Selected text
= Listed buildings in Askwith =

Askwith is a civil parish in the county of North Yorkshire, England. It contains 15 listed buildings that are recorded in the National Heritage List for England. All the listed buildings are designated at Grade II, the lowest of the three grades, which is applied to "buildings of national importance and special interest". The parish, which is sparsely populated, contains the village of Askwith and the surrounding countryside. The listed buildings consist of houses, cottages and associated structures, farmhouses and farm buildings.

Given instruction
Print the passage on Askwith's listed buildings word for word, from "Askwith is a" to "and farm buildings.".

Some records:
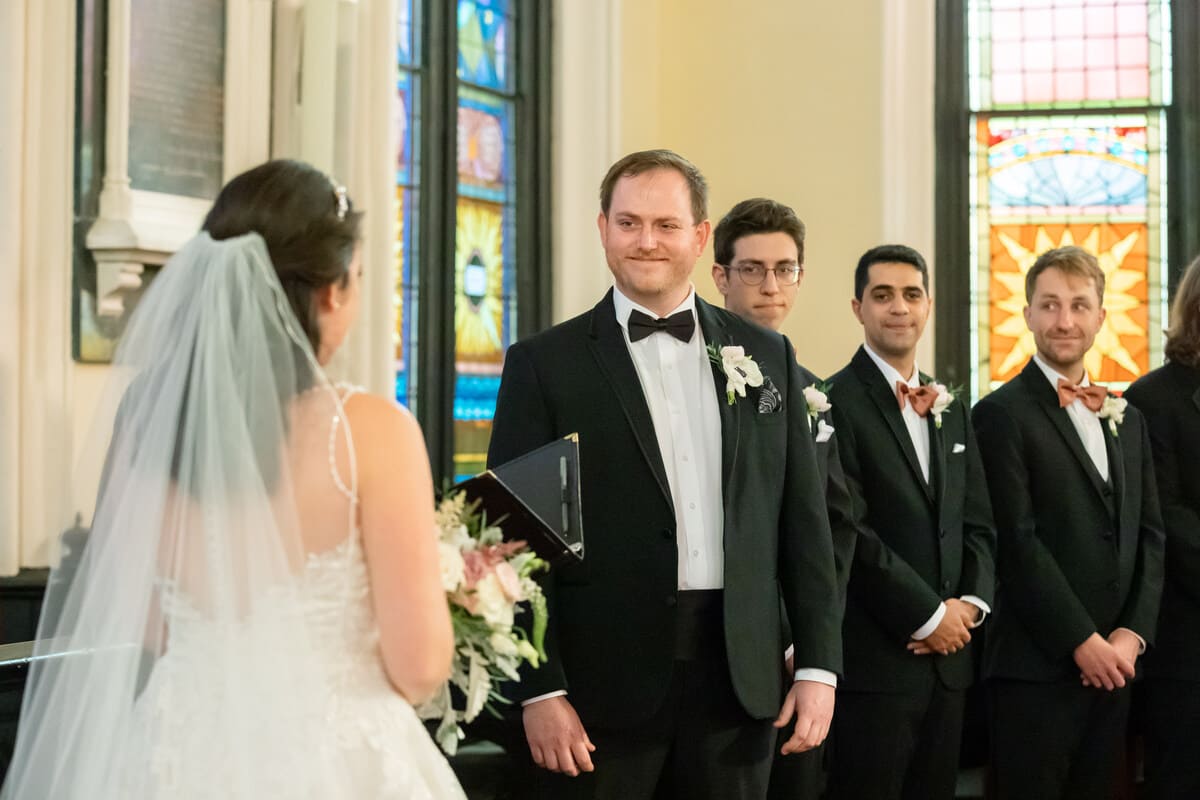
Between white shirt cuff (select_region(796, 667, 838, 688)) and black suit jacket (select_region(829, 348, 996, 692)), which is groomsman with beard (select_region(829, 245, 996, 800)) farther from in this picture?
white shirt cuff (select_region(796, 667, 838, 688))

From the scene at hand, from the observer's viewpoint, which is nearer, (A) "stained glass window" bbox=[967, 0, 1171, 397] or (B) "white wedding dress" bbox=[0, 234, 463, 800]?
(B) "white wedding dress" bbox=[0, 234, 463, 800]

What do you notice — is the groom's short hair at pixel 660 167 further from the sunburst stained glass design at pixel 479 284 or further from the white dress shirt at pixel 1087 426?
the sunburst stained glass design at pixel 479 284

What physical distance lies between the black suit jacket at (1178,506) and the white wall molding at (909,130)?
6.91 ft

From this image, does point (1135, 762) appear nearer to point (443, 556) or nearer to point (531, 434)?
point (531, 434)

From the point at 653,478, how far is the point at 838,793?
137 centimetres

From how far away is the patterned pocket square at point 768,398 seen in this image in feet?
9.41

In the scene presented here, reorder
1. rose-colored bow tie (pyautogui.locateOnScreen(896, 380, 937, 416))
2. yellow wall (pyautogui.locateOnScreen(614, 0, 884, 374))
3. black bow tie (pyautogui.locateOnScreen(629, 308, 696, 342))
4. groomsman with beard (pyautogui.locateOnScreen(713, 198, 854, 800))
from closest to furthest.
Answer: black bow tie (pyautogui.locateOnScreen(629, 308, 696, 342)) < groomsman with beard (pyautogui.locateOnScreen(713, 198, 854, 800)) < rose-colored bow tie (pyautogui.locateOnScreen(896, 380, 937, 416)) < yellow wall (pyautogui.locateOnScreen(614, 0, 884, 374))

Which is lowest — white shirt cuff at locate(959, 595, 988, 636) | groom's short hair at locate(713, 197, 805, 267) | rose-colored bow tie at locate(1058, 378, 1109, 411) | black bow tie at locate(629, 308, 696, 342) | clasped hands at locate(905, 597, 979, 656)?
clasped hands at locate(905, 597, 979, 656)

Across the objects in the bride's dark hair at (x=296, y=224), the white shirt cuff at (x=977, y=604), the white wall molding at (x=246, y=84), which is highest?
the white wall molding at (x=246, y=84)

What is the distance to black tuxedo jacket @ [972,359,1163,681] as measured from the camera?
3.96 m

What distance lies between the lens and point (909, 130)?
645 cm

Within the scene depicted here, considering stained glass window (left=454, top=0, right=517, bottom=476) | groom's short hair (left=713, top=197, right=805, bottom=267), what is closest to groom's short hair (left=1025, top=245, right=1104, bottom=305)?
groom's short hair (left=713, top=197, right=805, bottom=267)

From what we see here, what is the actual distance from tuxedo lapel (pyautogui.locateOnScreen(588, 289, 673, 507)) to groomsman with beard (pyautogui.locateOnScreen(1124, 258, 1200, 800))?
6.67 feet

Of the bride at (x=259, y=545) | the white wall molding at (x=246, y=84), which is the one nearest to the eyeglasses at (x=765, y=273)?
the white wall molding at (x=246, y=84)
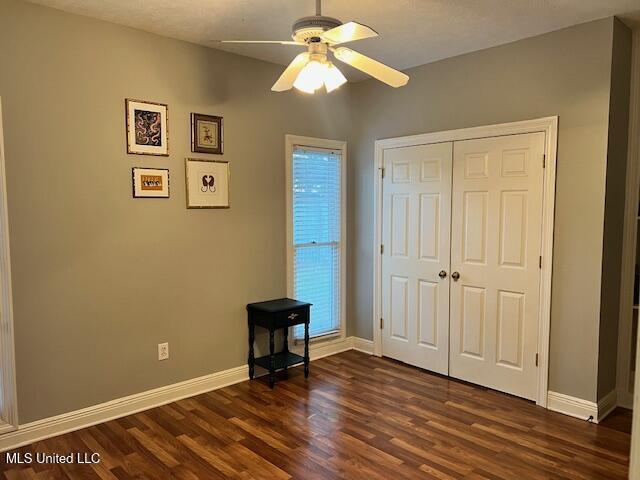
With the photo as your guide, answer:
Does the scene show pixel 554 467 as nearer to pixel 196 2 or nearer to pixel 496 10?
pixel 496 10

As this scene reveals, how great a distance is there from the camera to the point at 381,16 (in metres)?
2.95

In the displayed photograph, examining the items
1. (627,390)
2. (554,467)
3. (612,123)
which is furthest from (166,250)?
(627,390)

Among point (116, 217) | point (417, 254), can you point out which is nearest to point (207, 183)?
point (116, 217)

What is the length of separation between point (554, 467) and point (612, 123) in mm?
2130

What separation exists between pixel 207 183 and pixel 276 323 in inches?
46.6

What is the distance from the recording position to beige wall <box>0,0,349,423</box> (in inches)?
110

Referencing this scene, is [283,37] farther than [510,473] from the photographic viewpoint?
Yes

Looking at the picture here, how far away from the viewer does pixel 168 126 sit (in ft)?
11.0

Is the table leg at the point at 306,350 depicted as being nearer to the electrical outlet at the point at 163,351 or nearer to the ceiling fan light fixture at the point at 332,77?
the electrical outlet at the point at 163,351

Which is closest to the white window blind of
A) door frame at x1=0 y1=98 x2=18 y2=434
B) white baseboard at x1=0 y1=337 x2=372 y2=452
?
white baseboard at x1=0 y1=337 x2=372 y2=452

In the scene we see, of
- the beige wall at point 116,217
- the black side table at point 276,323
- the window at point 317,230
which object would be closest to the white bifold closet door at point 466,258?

...

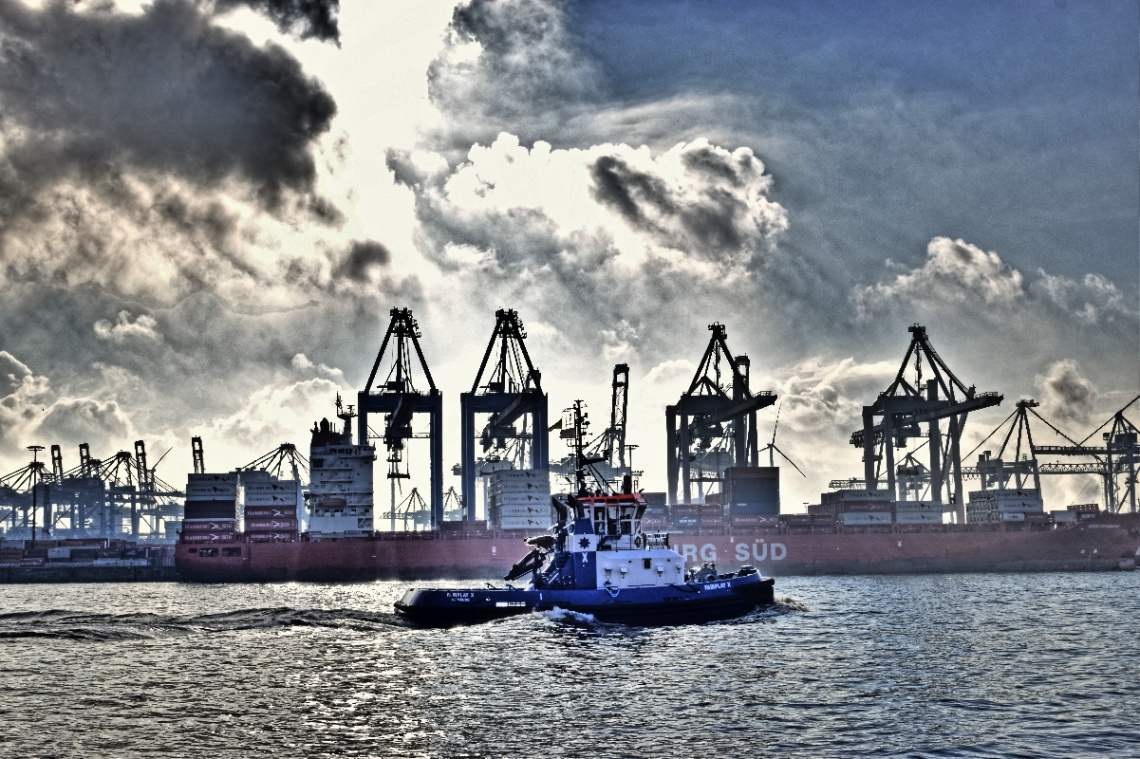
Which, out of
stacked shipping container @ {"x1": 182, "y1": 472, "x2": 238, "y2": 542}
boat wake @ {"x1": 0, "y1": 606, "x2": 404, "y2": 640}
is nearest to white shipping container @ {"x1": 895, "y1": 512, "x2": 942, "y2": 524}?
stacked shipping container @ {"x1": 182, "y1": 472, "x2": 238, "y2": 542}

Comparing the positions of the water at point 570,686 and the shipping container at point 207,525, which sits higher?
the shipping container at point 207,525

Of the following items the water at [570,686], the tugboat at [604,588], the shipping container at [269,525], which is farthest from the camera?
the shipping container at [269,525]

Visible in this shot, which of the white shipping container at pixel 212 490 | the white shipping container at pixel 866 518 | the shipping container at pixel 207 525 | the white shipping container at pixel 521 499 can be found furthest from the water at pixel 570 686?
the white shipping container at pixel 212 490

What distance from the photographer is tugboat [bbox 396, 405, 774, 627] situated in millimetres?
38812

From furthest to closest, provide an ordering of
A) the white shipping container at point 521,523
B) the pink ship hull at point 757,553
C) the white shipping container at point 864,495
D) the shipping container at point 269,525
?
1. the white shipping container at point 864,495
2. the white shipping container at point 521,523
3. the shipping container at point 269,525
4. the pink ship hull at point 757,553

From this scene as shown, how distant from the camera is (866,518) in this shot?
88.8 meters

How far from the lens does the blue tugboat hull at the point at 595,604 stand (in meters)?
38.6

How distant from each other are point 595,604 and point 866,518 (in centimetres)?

Final answer
Askwith is a civil parish in the county of North Yorkshire, England. It contains 15 listed buildings that are recorded in the National Heritage List for England. All the listed buildings are designated at Grade II, the lowest of the three grades, which is applied to "buildings of national importance and special interest". The parish, which is sparsely populated, contains the village of Askwith and the surrounding countryside. The listed buildings consist of houses, cottages and associated structures, farmhouses and farm buildings.